Reputation: 21
The TCL regsub command seems to behave strangely when I give it strings which include escaped characters.
I have used autoexpect to capture a series of screen displays from an app for which I want to automate testing. Rather than attempt to use its output as a single block, I am attempting to turn the script generated into series of character strings to improve maintainability. I've used vi to create a series of fragments, which I then read in one at a time and use as matches with expect. I do have to do some substitution (for example "^[" becomes "ESC") but I've got to fragment 5, so the idea is generally working. Unfortunately I'm beaten by the substitution of "\[" with "[" in the pattern "xxxx\[[xxxx" (x's are other characters).
I've written a Tcl ascii string dump procedure, and I'm using that here.

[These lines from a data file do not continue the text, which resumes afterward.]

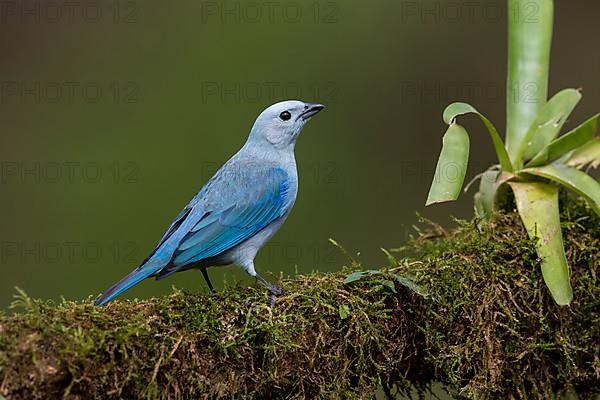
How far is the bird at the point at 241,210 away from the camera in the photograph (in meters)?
3.48

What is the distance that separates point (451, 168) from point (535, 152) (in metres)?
0.53

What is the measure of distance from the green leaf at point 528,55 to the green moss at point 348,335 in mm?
559

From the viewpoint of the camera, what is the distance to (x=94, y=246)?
650 centimetres

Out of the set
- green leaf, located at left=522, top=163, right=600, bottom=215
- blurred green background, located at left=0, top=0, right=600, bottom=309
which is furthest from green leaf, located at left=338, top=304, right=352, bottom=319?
blurred green background, located at left=0, top=0, right=600, bottom=309

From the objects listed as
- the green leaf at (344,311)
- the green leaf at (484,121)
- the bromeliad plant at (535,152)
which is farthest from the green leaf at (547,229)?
the green leaf at (344,311)

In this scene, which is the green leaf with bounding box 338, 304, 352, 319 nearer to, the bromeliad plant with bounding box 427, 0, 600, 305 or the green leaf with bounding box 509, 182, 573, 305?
the bromeliad plant with bounding box 427, 0, 600, 305

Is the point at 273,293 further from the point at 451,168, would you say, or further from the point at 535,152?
the point at 535,152

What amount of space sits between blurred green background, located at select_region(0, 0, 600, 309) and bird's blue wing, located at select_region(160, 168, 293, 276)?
2.23 metres

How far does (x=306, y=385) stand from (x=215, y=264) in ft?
2.96

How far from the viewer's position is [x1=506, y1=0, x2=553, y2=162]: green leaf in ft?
13.0

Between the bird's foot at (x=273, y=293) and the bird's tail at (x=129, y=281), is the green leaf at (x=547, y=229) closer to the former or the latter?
the bird's foot at (x=273, y=293)

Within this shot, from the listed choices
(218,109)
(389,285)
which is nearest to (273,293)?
(389,285)

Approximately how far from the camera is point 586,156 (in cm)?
376

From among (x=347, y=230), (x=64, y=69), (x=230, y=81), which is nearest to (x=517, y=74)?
(x=347, y=230)
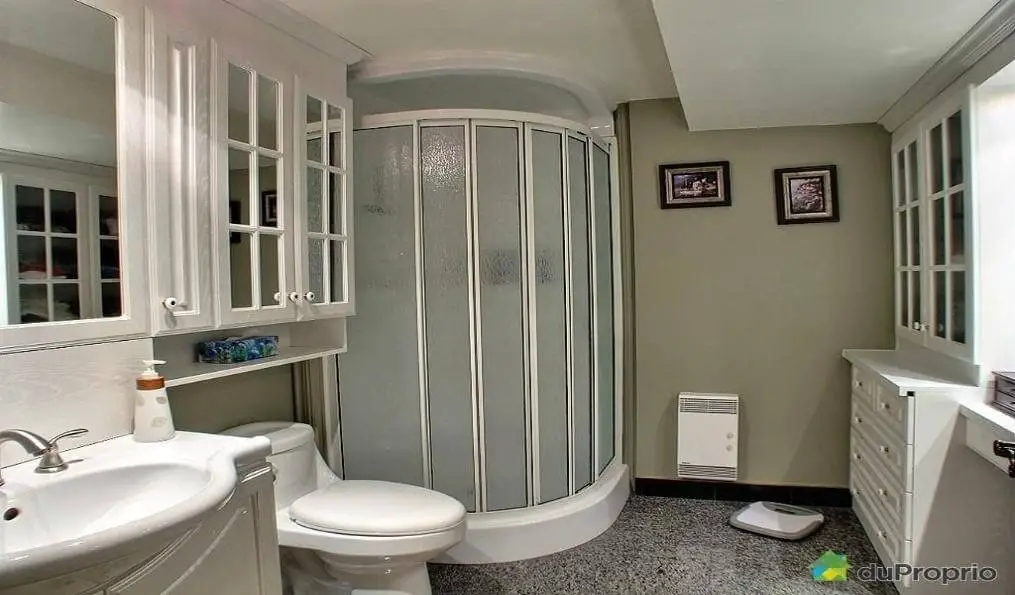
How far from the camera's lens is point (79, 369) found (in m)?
1.50

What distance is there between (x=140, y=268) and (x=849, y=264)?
3.08m

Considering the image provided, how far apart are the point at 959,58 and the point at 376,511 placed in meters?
2.45

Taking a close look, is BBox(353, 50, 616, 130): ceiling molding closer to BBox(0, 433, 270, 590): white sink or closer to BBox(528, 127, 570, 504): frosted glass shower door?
BBox(528, 127, 570, 504): frosted glass shower door

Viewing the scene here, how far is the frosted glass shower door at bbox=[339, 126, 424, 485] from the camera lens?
2643 mm

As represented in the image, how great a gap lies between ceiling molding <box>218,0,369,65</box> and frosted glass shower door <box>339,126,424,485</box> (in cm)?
36

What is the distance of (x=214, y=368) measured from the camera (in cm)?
193

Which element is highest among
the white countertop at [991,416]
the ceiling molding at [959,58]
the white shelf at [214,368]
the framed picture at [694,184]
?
the ceiling molding at [959,58]

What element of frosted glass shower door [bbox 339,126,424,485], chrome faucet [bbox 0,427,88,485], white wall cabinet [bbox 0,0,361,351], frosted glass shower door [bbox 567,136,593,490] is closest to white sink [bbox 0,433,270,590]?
chrome faucet [bbox 0,427,88,485]

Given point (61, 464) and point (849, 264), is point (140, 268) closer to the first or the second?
point (61, 464)

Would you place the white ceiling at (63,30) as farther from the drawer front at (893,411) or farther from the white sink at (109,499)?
the drawer front at (893,411)

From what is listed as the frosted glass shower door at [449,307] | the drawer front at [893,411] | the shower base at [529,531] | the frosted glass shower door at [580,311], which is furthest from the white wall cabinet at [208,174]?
the drawer front at [893,411]

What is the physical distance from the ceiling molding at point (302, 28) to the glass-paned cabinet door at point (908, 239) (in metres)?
2.35

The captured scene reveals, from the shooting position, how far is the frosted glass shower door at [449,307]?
2.63 m

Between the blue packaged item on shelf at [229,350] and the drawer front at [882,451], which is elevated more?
the blue packaged item on shelf at [229,350]
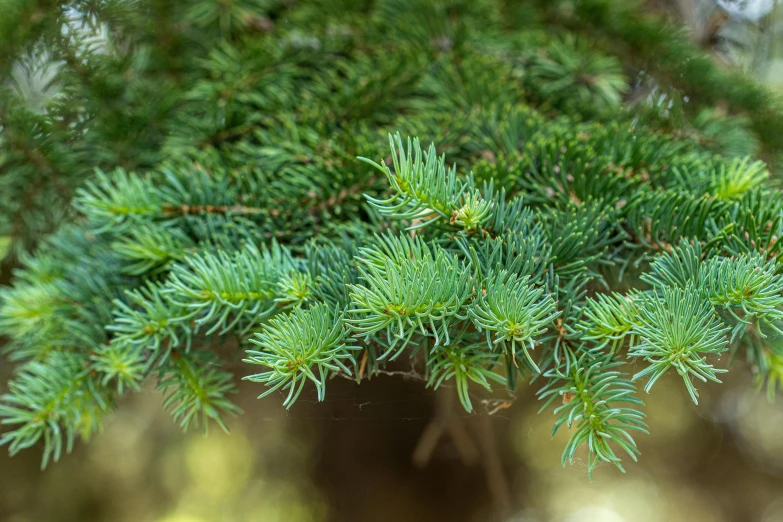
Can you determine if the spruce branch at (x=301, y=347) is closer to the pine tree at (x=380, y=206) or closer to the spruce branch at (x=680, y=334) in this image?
the pine tree at (x=380, y=206)

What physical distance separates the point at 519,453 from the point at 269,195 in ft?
0.82

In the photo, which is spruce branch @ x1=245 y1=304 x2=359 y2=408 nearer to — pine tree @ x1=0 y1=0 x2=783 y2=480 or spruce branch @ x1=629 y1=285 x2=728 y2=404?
pine tree @ x1=0 y1=0 x2=783 y2=480

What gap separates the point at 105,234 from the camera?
0.35 metres

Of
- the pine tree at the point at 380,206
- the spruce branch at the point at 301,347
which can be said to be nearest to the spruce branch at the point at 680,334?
the pine tree at the point at 380,206

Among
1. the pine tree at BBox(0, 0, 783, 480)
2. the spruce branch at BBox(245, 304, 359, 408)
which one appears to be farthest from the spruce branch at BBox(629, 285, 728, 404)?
the spruce branch at BBox(245, 304, 359, 408)

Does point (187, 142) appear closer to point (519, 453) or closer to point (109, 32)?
point (109, 32)

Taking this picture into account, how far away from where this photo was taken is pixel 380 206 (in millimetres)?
208

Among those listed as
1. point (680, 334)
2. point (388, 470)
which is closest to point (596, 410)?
point (680, 334)

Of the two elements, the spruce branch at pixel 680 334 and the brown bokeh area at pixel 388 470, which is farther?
the brown bokeh area at pixel 388 470

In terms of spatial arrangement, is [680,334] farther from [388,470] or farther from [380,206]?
[388,470]

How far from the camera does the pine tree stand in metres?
0.21

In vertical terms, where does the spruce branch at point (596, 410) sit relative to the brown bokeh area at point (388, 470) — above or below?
above

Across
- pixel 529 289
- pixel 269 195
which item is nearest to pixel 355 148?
pixel 269 195

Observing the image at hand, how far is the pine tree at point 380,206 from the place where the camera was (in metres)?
0.21
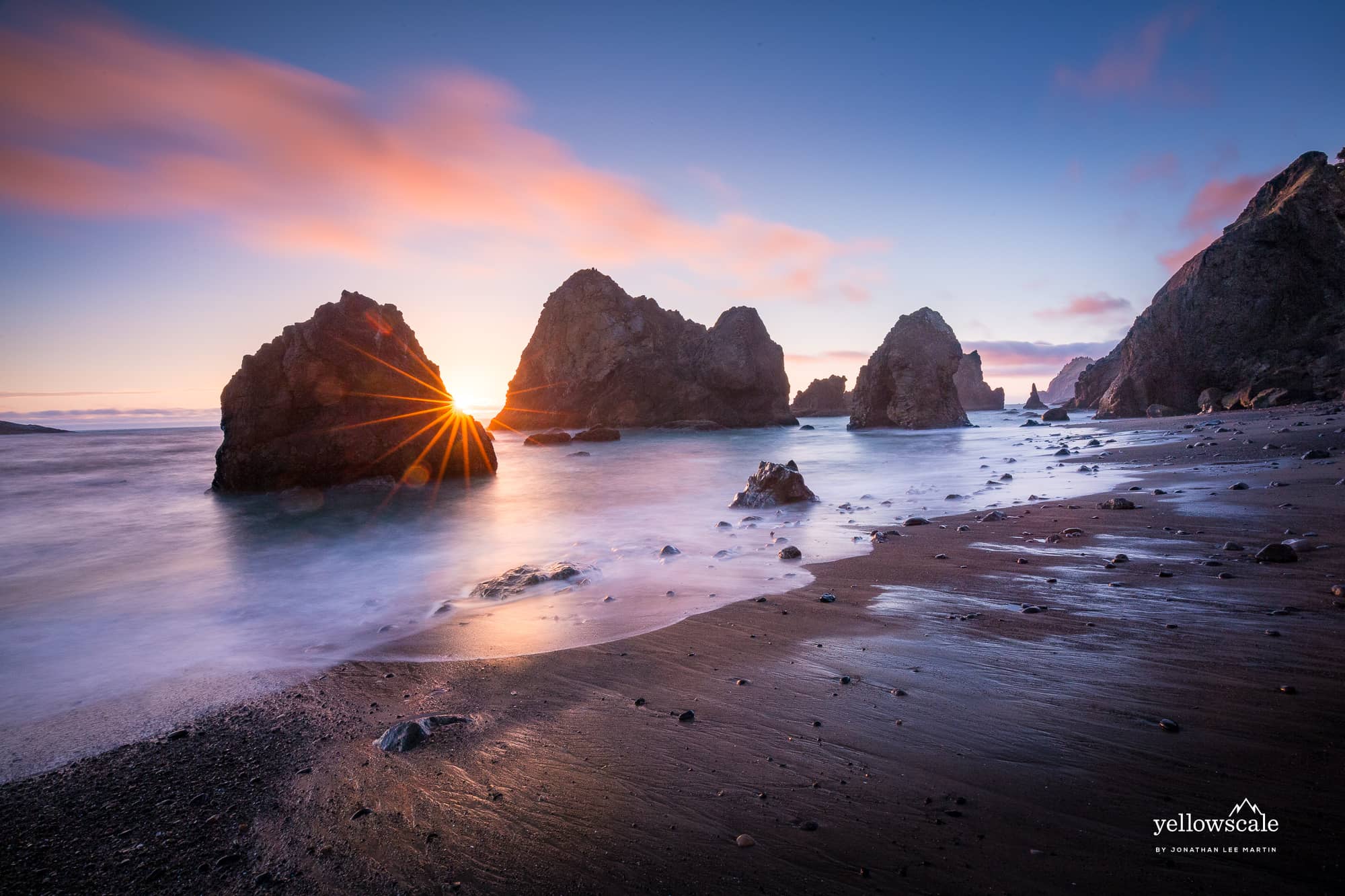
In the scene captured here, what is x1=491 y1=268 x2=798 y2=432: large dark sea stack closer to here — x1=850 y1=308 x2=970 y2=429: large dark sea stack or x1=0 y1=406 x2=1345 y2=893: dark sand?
x1=850 y1=308 x2=970 y2=429: large dark sea stack

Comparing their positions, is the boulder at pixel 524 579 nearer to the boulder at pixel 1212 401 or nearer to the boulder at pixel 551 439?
the boulder at pixel 551 439

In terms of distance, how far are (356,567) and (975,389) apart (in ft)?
360

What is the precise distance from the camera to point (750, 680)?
343 cm

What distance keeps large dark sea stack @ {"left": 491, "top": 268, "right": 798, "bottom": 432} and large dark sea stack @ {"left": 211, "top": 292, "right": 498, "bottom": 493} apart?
41.9 meters

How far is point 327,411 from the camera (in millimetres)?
16734

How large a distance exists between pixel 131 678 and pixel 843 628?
5.58 meters

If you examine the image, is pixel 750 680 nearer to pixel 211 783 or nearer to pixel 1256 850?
pixel 1256 850

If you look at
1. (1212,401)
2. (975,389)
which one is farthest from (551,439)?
(975,389)

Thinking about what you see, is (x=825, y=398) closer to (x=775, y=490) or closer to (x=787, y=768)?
(x=775, y=490)

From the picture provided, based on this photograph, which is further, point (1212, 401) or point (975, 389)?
point (975, 389)

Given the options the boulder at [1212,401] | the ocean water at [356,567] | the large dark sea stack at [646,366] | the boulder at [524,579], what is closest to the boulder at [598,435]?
the large dark sea stack at [646,366]

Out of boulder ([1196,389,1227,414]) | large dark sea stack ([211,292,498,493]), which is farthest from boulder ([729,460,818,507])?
boulder ([1196,389,1227,414])

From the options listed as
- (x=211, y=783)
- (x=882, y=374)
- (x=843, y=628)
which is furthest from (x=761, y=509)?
(x=882, y=374)

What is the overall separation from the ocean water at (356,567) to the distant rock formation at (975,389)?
87916 millimetres
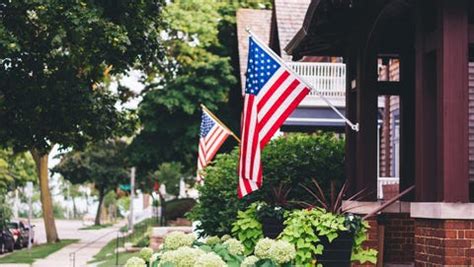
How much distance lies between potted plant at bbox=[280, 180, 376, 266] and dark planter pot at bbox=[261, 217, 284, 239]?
3.04 ft

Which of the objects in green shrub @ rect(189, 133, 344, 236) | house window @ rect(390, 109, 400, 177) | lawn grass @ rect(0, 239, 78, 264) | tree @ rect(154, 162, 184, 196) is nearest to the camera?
green shrub @ rect(189, 133, 344, 236)

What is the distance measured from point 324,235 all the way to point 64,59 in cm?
1302

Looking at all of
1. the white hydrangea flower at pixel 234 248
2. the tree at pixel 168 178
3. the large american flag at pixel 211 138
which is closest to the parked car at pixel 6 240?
the large american flag at pixel 211 138

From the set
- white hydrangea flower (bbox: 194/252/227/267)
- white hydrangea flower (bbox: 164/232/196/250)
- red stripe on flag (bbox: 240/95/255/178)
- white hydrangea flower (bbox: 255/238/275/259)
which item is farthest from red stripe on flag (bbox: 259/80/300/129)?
white hydrangea flower (bbox: 194/252/227/267)

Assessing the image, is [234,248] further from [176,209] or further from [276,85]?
[176,209]

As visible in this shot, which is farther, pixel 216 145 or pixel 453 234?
pixel 216 145

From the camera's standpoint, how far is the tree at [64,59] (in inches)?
812

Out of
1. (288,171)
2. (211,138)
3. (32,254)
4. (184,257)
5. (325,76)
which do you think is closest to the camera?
(184,257)

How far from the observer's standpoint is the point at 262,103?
1271 cm

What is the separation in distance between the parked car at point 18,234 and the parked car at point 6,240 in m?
1.24

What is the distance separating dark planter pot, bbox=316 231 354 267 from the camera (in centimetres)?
1112

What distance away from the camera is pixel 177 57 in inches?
1575

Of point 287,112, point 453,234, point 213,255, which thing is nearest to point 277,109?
point 287,112

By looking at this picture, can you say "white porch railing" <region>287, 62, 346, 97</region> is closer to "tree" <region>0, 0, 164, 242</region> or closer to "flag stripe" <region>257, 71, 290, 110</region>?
"tree" <region>0, 0, 164, 242</region>
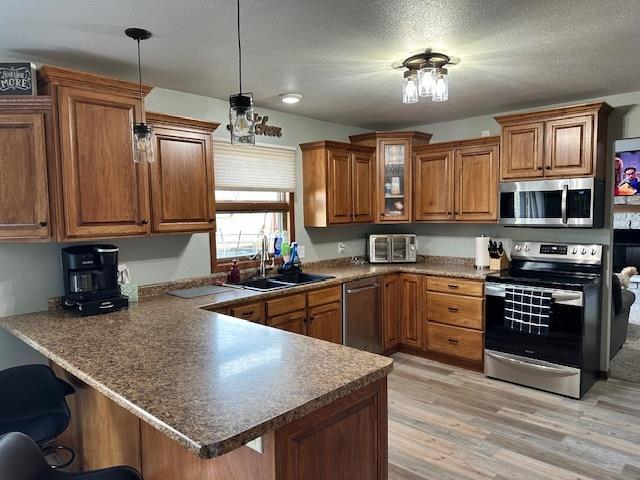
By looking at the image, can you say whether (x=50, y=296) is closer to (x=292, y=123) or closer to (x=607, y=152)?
(x=292, y=123)

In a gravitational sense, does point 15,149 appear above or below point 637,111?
below

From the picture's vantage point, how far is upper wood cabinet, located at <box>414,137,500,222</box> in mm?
4125

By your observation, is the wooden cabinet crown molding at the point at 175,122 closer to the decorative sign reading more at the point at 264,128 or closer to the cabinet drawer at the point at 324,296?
the decorative sign reading more at the point at 264,128

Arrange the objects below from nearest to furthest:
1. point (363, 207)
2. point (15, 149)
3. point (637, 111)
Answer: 1. point (15, 149)
2. point (637, 111)
3. point (363, 207)

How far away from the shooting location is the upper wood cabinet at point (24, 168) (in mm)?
2350

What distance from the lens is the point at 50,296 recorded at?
2764 mm

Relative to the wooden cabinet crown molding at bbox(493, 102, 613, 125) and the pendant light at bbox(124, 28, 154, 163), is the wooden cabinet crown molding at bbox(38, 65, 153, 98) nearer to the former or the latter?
the pendant light at bbox(124, 28, 154, 163)

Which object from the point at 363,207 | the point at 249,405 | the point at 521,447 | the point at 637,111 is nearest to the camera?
the point at 249,405

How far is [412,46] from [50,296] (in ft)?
8.64

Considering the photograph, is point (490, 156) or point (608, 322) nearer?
point (608, 322)

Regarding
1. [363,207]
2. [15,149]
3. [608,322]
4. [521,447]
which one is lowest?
[521,447]

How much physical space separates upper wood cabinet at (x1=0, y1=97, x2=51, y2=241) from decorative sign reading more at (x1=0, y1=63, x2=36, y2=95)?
0.18ft

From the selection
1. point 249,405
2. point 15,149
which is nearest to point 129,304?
point 15,149

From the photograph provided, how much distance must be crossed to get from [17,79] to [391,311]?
346 centimetres
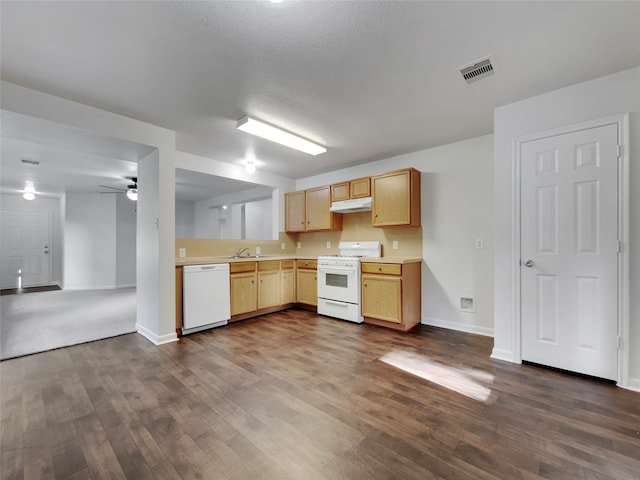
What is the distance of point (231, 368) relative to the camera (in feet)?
8.14

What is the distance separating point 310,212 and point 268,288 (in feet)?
5.00

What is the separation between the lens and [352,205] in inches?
169

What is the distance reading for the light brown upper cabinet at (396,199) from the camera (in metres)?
3.72

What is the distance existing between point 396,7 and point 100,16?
1708 mm

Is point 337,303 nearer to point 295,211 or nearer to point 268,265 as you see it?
point 268,265

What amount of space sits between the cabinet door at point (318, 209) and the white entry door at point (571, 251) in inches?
108

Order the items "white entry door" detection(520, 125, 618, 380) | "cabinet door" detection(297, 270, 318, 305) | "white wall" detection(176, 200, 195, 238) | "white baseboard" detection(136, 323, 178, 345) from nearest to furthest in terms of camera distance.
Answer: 1. "white entry door" detection(520, 125, 618, 380)
2. "white baseboard" detection(136, 323, 178, 345)
3. "cabinet door" detection(297, 270, 318, 305)
4. "white wall" detection(176, 200, 195, 238)

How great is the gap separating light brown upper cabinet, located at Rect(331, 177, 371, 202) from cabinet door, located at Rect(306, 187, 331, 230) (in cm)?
14

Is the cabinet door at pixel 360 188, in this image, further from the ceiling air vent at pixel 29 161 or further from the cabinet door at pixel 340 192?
the ceiling air vent at pixel 29 161

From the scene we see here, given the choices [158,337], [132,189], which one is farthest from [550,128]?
[132,189]

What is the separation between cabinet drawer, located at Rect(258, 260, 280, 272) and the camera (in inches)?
171

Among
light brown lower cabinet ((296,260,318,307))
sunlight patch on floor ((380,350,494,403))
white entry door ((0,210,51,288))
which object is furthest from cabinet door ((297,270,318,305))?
white entry door ((0,210,51,288))

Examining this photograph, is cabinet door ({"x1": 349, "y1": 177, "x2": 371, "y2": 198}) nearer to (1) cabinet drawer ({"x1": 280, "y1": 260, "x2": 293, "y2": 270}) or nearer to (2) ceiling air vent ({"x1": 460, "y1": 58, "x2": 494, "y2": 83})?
(1) cabinet drawer ({"x1": 280, "y1": 260, "x2": 293, "y2": 270})

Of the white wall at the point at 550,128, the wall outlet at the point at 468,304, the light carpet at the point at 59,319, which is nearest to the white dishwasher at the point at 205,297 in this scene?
the light carpet at the point at 59,319
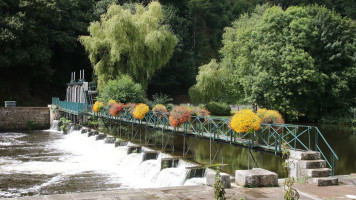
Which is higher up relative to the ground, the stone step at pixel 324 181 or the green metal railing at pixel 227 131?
the green metal railing at pixel 227 131

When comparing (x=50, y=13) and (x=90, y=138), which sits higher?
(x=50, y=13)

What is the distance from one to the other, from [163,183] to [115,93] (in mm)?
13864

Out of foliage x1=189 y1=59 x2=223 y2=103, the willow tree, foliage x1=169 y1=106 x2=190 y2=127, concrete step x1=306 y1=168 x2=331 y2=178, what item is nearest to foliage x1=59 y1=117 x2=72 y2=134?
the willow tree

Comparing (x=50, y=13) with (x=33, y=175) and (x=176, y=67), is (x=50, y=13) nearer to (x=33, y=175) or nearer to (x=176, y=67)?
(x=176, y=67)

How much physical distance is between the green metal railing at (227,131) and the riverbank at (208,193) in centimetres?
110

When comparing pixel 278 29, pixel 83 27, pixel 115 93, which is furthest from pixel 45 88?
pixel 278 29

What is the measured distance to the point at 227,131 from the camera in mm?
11977

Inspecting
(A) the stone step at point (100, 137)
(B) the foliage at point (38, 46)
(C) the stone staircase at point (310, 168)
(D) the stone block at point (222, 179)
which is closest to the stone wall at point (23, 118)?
(B) the foliage at point (38, 46)

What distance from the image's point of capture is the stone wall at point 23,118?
30.5m

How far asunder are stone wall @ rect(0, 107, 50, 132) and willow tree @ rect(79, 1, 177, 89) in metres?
6.98

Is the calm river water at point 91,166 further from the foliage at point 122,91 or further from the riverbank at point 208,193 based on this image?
the foliage at point 122,91

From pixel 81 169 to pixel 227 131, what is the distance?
6.29 metres

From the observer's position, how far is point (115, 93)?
24672mm

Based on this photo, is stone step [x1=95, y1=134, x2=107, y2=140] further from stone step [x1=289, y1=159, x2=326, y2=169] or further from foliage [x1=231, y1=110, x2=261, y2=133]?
stone step [x1=289, y1=159, x2=326, y2=169]
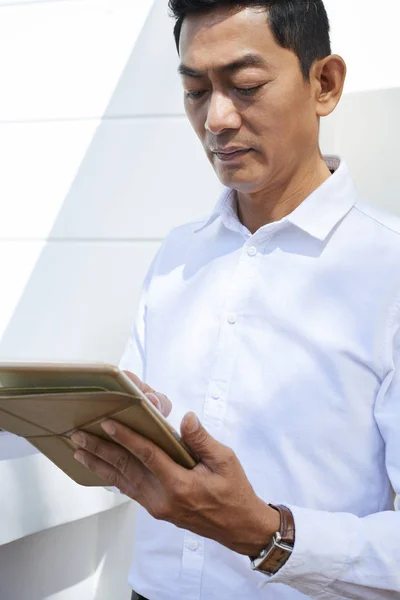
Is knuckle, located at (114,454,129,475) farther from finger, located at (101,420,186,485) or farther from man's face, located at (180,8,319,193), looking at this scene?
man's face, located at (180,8,319,193)

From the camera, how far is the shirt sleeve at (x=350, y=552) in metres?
1.31

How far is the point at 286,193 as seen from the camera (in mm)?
1681

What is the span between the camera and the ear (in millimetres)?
1640

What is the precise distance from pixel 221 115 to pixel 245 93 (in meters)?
0.06

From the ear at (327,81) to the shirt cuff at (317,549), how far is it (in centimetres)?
75

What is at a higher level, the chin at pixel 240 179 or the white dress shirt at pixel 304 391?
the chin at pixel 240 179

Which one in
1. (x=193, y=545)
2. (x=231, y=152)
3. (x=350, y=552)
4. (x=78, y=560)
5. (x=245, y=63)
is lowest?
(x=78, y=560)

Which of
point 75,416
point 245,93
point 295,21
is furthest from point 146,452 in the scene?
point 295,21

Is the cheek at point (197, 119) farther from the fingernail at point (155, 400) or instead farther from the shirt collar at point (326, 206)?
the fingernail at point (155, 400)

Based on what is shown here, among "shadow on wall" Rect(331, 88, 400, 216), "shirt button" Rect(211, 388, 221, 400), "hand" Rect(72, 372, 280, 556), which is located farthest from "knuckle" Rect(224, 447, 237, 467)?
"shadow on wall" Rect(331, 88, 400, 216)

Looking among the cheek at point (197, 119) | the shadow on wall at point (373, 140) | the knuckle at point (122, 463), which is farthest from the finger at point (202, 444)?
the shadow on wall at point (373, 140)

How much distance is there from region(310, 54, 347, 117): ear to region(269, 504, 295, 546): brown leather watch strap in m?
0.75

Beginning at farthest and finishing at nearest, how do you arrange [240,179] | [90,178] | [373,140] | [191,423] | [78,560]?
[90,178] → [78,560] → [373,140] → [240,179] → [191,423]

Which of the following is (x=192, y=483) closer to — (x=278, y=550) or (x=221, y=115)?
(x=278, y=550)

% ascii_string_dump "\\\[" 0 8 pattern
*** ASCII dump of: pattern ( 2 characters) ***
---------------------------------------------------------------------
| 0000 | \ [ ... ... ... ... ... ... | 5c 5b .. .. .. .. .. .. |
| 0008 | ... ... ... ... ... ... ... ... | .. .. .. .. .. .. .. .. |
---------------------------------------------------------------------
% ascii_string_dump "a\\\[\[z" 0 8 test
*** ASCII dump of: test ( 5 characters) ***
---------------------------------------------------------------------
| 0000 | a \ [ [ z ... ... ... | 61 5c 5b 5b 7a .. .. .. |
| 0008 | ... ... ... ... ... ... ... ... | .. .. .. .. .. .. .. .. |
---------------------------------------------------------------------
%
% regsub -all "\\\[" "a\\\[\[z" "Z" newstring
2
% ascii_string_dump $newstring 0 8 newstring
*** ASCII dump of: newstring ( 5 characters) ***
---------------------------------------------------------------------
| 0000 | a \ Z Z z ... ... ... | 61 5c 5a 5a 7a .. .. .. |
| 0008 | ... ... ... ... ... ... ... ... | .. .. .. .. .. .. .. .. |
---------------------------------------------------------------------
%
In the above series, I first check that I can create the 2-character pattern "\[". I then create a pattern which is an abbreviated version of my real problem string, "a\[[z". Then I submit the regexp and test string to regsub, hoping to replace the "\[" characters with a single "Z". As you can see, two substitutions have occurred (rather than one) and there is an unexpected "\" at character 2!
Any enlightenment very welcome. (I've spent a lot of time on this (including writing the ascii dump proc!) but I'm getting nowhere...
Best wishes Allan
Upvotes: 0
Views: 81
Reputation: 71538
This is how regular expressions generally work in most languages.
If you use raw strings, your regsub command would look like this:
regsub -all {\[} {a\[[z} "Z" newstring
And in regular expressions, \[
represents the literal character [
(the \
is escaping the meta character [
which otherwise indicate the beginning of a character class).
If you want to replace the string \[
, then you need to replace a backslash and an opening square parenthesis, represented in regular expressions as: \\
and \[
, so your raw regsub becomes:
regsub -all {\\\[} {a\[[z} "Z" newstring
puts $newstring
# aZ[z
If you want to use quotes, you will need a lot more escaping to do. Each character in \\\[
will need to be escaped, basically, you need to add a backslash for each one of them:
regsub -all "\\\\\\\[" "a\\\[\[z" "Z" newstring
puts $newstring
# aZ[z
Or if you can use string map
:
string map {{\[} {Z}} {a\[[z}
or
string map {"\\\[" {Z}} "a\\\[\[z"
should do
Upvotes: 1